Video processing applications often store a full frame of video data to process the frame and modify the next frame. In such designs video frames are stored in external memory while FPGA resources are used to process same data. This example shows how to design a video application with HDMI input and output performing histogram equalization using external memory for video frame buffering.
Supported hardware platform
Xilinx® Zynq® ZC706 evaluation kit + FMC-HDMI-CAM mezzanine card
Consider an application involving continuous streaming of video data through the FPGA. In the top model soc_histogram_equalization_top the FPGA calculates the histogram of the incoming video stream, in the 'FPGA' subsystem, while streaming the same video stream to external memory for storage. Once the histogram has been calculated and accumulated across the entire video frame, a synchronization signal is toggled to trigger the read back of the stored frame from external memory. The accumulated histogram vector is then applied to the video stream read back from external memory to perform the equalization algorithm. The external memory frame buffer is modeled using the 'Memory Channel' block in
AXI4-Stream Video Frame Buffer mode.
The 'HDMI Input' block reads a video file and provides video data and control signals to downstream FPGA processing blocks. Video data is in YCbCr 4:2:2 format, and the control signals are in the
pixel control bus format. The 'HDMI Output' block reads video data and control signals, in the same format as output by the 'HDMI Input' block, and provides a visual output using the Video Display block.
The Push Button block enables bypassing of the histogram equalization algorithm, routing the unprocessed output from the external memory frame buffer to the output.
There are a number of requirements to consider when designing an application that interfaces with external memory:
Throughput: What is the rate that you need to transfer data to/from memory to satisfy the requirements of your algorithm? Specifically for vision applications, what is the frame-size and frame-rate that you must be able to maintain?

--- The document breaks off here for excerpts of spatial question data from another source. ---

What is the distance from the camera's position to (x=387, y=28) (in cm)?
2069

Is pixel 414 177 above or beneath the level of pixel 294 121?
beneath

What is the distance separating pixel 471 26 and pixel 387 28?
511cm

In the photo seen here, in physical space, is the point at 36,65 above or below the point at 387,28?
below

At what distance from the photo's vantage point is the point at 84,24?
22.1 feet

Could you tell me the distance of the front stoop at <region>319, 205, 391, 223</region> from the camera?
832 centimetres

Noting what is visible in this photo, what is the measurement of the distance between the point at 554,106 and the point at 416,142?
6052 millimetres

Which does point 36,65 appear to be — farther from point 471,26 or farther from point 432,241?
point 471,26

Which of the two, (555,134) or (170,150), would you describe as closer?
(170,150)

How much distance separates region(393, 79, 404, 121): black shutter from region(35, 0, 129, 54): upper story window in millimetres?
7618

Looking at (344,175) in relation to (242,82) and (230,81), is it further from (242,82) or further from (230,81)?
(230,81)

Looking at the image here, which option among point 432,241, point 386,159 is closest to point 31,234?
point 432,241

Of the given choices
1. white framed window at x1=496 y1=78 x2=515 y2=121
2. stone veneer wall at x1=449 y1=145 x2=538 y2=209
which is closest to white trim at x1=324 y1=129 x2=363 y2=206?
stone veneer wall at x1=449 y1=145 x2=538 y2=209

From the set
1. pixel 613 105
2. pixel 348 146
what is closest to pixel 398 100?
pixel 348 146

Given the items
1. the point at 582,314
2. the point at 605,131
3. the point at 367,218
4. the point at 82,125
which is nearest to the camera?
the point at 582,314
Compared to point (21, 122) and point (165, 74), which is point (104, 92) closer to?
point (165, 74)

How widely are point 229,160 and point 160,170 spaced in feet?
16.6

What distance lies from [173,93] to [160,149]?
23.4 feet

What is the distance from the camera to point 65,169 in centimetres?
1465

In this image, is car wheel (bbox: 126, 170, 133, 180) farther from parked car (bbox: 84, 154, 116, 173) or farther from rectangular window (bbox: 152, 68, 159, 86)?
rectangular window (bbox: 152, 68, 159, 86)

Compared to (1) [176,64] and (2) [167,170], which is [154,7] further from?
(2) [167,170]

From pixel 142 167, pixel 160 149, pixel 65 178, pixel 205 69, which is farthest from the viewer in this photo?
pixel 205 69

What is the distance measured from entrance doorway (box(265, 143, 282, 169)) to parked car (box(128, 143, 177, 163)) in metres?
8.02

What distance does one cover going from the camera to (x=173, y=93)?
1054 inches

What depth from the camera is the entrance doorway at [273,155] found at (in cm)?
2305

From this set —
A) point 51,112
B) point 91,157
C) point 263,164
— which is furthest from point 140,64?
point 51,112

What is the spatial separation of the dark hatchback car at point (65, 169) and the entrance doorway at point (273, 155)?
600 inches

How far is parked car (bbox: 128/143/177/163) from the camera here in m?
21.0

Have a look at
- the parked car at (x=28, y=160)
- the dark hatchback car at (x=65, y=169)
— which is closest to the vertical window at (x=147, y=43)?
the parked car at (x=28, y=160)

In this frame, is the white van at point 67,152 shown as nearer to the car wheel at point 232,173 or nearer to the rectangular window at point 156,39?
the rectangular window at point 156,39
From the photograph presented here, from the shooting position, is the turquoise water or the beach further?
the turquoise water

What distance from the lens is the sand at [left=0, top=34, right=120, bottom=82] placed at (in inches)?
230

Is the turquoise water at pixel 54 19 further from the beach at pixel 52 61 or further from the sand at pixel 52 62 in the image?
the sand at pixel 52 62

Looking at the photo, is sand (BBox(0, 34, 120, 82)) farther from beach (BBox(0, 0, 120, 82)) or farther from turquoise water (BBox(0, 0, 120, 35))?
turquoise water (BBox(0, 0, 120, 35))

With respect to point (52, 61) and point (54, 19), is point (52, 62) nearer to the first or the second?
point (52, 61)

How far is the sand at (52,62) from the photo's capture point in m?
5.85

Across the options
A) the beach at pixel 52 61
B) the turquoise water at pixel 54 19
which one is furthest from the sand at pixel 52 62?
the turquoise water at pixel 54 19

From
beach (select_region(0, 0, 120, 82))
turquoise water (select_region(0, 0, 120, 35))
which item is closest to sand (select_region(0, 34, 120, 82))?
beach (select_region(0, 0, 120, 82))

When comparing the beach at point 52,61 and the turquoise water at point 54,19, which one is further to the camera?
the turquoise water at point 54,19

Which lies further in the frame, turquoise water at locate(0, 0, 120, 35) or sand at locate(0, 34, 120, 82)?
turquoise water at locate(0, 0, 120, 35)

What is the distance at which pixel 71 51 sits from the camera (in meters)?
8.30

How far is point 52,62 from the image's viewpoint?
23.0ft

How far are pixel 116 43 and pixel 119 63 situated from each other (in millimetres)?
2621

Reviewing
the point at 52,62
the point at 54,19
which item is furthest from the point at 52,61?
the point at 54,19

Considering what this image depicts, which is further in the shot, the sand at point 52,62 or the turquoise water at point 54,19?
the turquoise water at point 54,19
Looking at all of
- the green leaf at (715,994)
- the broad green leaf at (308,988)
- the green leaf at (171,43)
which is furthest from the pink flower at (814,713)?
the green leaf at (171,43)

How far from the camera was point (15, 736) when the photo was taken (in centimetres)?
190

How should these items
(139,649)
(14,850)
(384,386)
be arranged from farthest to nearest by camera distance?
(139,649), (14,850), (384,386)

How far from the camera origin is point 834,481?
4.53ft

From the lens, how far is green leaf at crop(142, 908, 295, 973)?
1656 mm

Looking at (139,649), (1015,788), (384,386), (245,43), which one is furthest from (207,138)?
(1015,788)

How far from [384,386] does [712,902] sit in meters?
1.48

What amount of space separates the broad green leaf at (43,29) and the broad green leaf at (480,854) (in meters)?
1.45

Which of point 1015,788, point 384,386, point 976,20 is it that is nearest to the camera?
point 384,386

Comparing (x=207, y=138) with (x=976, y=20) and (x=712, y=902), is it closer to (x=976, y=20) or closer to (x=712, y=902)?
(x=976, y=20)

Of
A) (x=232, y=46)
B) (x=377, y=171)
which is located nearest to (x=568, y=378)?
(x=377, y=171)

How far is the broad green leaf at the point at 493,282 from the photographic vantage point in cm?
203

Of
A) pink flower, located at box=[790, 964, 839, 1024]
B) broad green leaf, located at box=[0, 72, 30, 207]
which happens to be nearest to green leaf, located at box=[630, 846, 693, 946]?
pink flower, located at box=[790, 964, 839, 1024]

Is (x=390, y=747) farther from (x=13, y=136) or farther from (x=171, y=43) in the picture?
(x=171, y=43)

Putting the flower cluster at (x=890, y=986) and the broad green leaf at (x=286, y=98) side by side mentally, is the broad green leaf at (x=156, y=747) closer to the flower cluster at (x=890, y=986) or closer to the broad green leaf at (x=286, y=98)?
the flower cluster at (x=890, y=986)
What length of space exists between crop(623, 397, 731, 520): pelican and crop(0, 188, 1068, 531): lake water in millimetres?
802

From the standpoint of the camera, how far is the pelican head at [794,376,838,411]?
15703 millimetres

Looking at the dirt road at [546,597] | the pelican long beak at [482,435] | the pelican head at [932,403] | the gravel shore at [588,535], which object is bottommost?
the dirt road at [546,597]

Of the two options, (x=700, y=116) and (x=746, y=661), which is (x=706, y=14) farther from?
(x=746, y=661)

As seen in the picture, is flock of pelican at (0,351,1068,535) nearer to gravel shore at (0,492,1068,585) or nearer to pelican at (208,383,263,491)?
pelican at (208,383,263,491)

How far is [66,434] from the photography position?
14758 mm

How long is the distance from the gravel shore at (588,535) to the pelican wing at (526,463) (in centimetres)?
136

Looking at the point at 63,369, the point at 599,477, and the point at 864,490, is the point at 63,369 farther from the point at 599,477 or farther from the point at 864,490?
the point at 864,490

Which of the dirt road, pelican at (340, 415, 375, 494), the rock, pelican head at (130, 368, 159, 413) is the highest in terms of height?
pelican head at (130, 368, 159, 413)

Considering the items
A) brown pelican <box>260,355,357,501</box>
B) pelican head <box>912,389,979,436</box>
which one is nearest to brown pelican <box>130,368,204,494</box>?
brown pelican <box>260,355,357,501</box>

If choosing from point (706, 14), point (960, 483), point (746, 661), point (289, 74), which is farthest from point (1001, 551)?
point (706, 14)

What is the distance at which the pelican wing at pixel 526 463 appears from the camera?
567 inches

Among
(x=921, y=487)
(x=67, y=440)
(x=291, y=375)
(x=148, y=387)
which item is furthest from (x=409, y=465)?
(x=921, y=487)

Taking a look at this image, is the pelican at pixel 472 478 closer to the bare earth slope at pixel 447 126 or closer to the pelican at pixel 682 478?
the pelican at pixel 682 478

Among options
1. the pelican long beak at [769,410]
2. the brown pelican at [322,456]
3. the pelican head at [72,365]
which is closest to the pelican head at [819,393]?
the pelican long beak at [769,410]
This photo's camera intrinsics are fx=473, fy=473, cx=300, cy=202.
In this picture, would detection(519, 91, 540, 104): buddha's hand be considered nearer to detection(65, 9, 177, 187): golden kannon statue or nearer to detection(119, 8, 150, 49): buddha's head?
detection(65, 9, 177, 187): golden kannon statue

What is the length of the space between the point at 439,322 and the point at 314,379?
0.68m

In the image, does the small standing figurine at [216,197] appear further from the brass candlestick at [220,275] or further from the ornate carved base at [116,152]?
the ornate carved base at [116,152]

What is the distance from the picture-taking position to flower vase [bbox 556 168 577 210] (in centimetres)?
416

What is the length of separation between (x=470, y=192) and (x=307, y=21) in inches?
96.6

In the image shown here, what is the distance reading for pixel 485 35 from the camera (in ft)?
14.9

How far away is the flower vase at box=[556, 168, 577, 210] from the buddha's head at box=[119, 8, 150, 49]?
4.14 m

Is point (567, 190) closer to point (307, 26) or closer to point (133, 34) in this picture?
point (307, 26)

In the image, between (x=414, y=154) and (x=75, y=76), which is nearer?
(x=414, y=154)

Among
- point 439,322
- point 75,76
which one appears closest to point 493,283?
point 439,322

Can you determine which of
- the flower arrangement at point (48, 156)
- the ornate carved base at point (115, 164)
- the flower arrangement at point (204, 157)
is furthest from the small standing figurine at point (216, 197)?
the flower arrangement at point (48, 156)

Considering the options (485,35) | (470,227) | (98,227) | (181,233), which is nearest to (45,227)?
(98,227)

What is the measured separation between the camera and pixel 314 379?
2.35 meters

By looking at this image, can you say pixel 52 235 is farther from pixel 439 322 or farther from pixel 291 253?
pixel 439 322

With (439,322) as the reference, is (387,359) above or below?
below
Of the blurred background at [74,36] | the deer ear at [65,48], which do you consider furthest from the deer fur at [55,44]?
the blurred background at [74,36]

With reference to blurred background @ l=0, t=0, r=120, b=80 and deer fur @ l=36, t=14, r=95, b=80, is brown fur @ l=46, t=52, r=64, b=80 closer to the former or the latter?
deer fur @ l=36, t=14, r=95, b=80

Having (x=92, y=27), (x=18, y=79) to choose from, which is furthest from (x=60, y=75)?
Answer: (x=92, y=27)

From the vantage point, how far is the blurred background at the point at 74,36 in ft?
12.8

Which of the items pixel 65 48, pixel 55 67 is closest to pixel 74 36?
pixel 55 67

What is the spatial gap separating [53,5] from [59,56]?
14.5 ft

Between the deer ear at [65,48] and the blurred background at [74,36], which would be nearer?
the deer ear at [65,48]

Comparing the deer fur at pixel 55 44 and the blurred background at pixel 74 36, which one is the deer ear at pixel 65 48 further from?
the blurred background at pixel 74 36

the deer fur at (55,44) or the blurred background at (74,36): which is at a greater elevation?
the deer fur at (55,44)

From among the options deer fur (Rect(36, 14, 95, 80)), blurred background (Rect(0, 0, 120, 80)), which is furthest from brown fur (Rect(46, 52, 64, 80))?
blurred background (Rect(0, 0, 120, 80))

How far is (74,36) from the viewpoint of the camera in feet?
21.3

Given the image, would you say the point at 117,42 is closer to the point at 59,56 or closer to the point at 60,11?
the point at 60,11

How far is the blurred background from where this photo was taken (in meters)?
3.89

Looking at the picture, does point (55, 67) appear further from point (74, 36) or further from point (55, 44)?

Latency: What is the maximum amount of time that your algorithm can tolerate between requesting and receiving data? For vision applications, do you need a continuous stream of data, without gaps? Are you able to buffer samples internal to your algorithm in order to prevent data loss when access to the memory is blocked?
For this histogram equalization example, we have defined the following requirements:
Throughput must be sufficient to maintain a 1920x1080p video stream at 60 frames-per-second.
Latency must be sufficiently low so as not to drop frames.
With the above throughput requirement, we can calculate the value that is required for the frame buffer:
As the video format is YCbCr 4:2:2, we require 2 bytes-per-pixel (BPP), this equates to a throughput requirement of
Because the algorithm must both write and read the video data to/from the external memory, this throughput requirement must be doubled, for a total throughput requirement of
In general, your algorithm will be a part of a larger SoC application. In such applications, it is likely that there will be other algorithms also requiring access to external memory. In this scenario, you must consider the impact of other algorithm's memory accesses on the performance and requirements of your algorithm. Assuming that your algorithm shares the memory channel with other components, you should consider the following:
What is the total available memory bandwidth in the SoC system?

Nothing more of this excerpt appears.